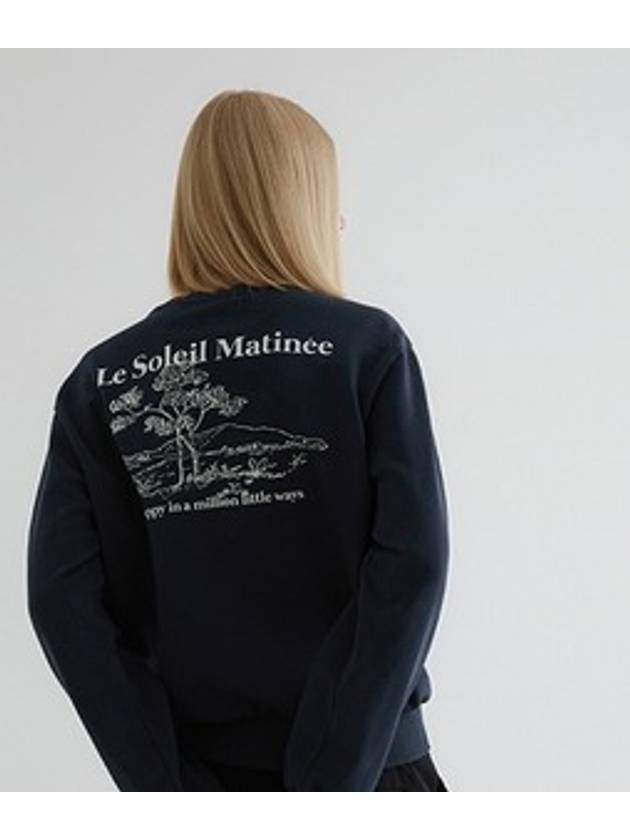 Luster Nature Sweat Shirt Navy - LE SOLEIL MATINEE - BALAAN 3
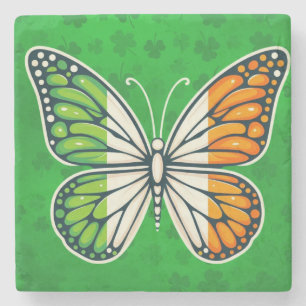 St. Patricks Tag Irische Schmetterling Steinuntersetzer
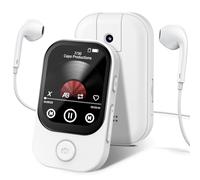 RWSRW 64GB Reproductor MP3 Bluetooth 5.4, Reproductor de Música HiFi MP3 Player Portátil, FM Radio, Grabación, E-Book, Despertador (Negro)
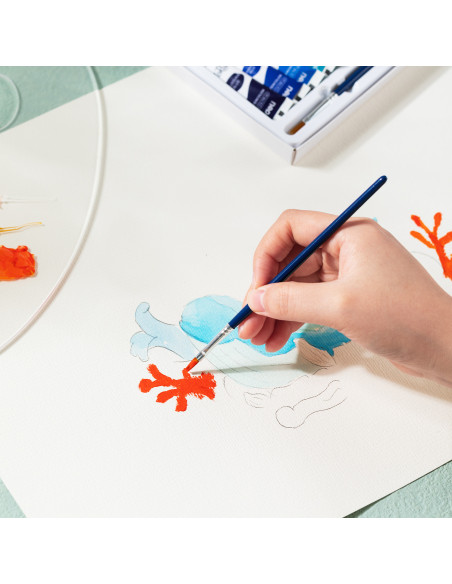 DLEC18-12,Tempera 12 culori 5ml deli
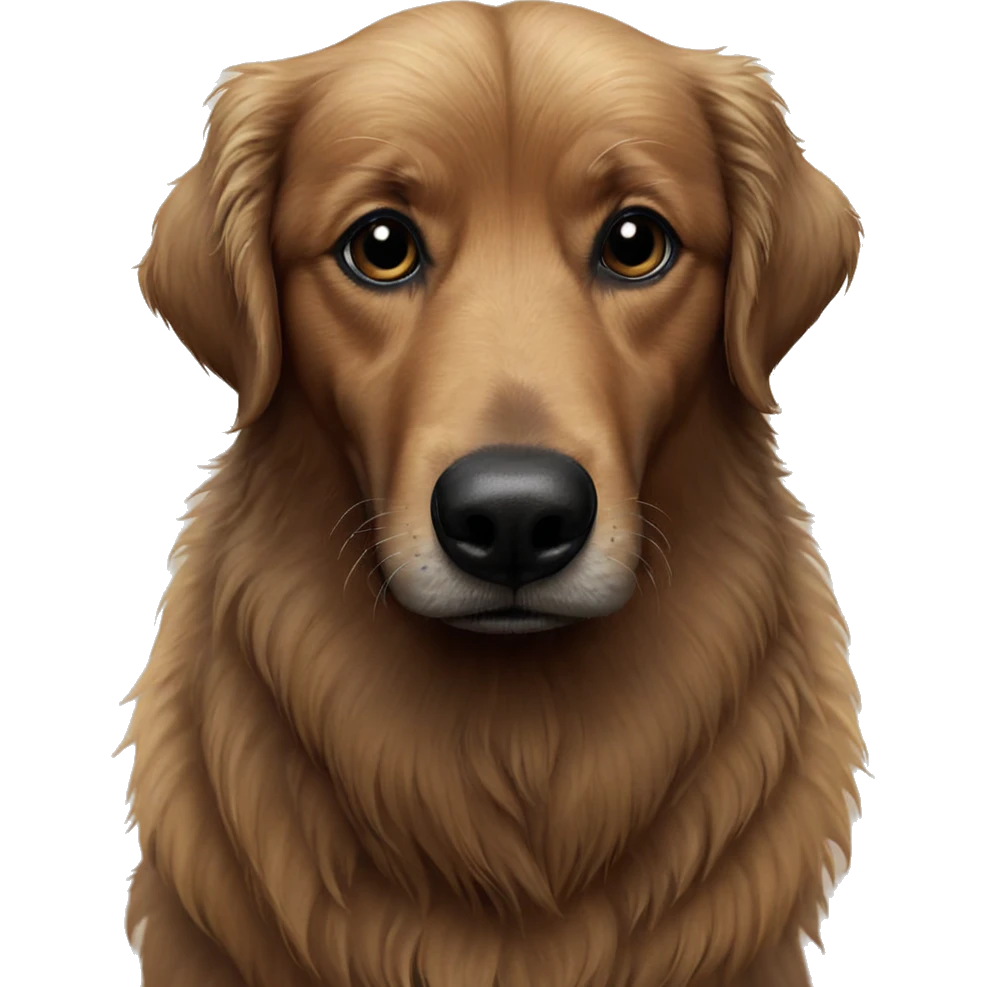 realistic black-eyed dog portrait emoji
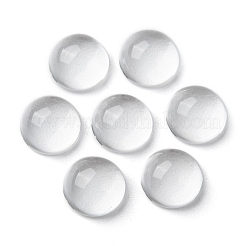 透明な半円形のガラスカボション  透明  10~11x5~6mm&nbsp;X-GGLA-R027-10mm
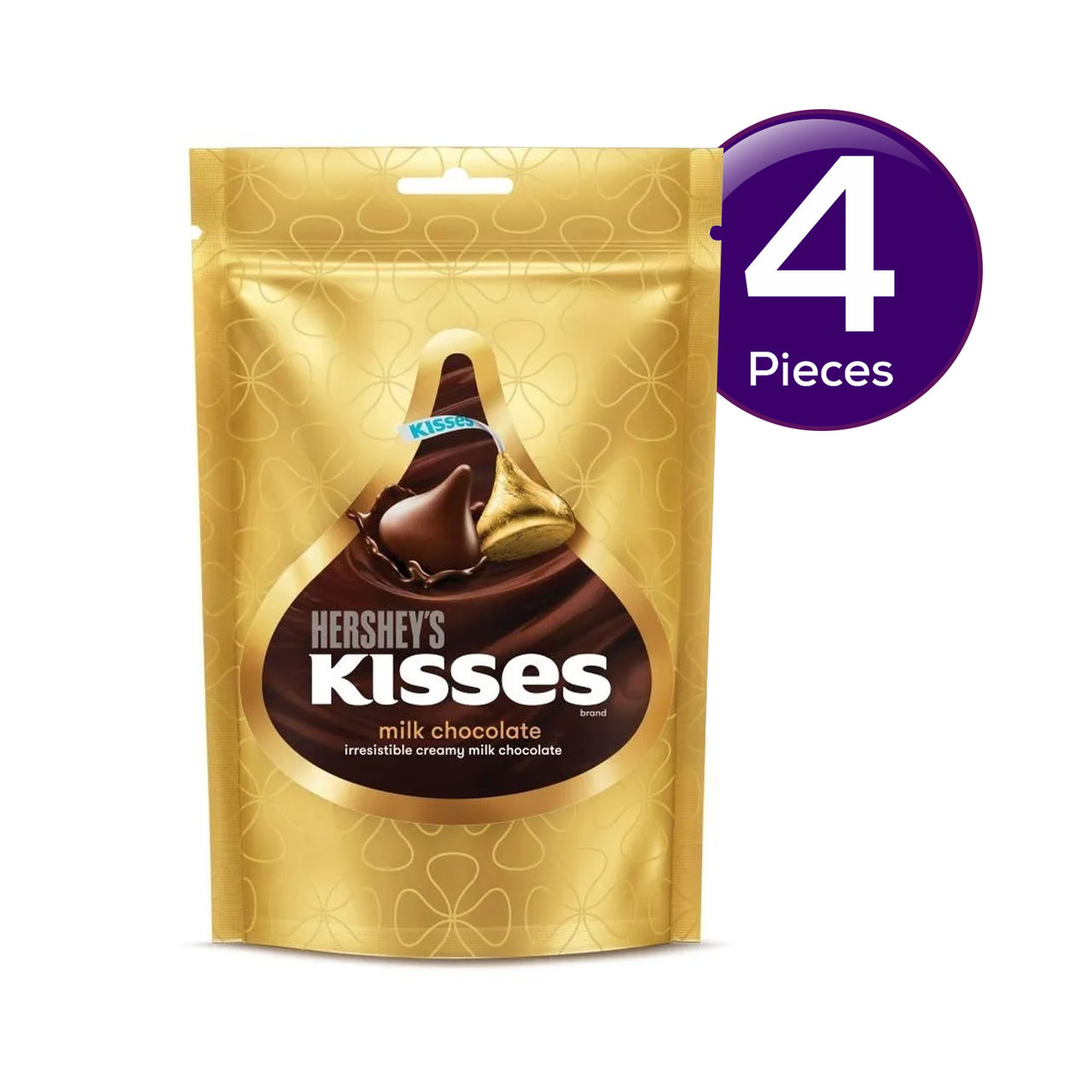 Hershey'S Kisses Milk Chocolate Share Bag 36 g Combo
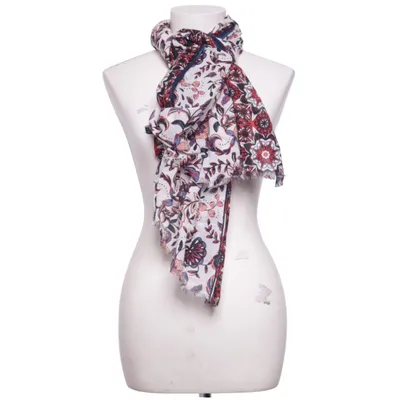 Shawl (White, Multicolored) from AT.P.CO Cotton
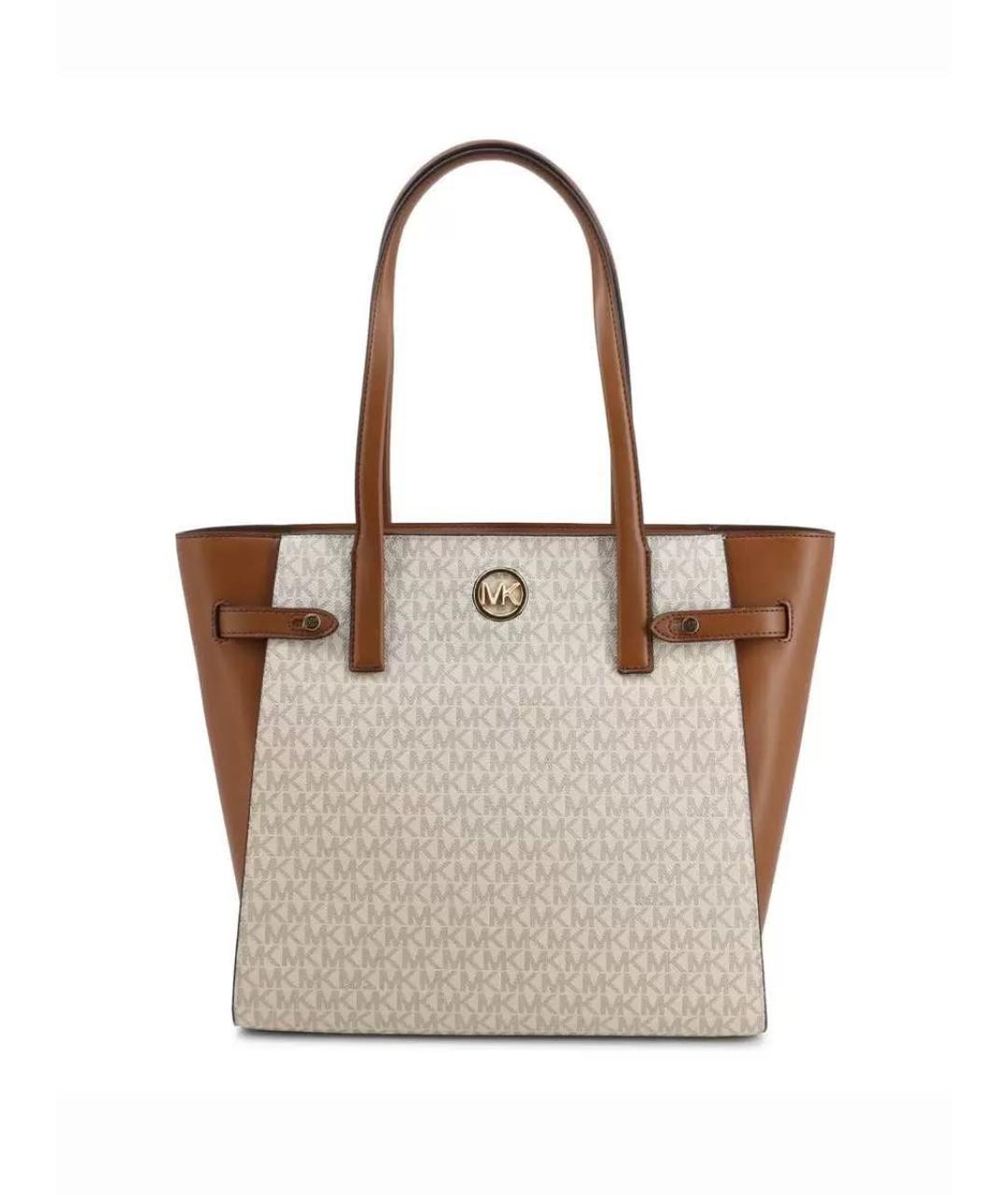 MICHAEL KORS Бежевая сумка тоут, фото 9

Activity
Restate all of the material above word for word. Pictures do not belong in it.

Answer space
 Luster Nature Sweat Shirt Navy - LE SOLEIL MATINEE - BALAAN 3
 St. Patricks Tag Irische Schmetterling Steinuntersetzer
 RWSRW 64GB Reproductor MP3 Bluetooth 5.4, Reproductor de Música HiFi MP3 Player Portátil, FM Radio, Grabación, E-Book, Despertador (Negro)
 DLEC18-12,Tempera 12 culori 5ml deli
 realistic black-eyed dog portrait emoji
 透明な半円形のガラスカボション  透明  10~11x5~6mm&nbsp;X-GGLA-R027-10mm
 Hershey'S Kisses Milk Chocolate Share Bag 36 g Combo
 Shawl (White, Multicolored) from AT.P.CO Cotton
 MICHAEL KORS Бежевая сумка тоут, фото 9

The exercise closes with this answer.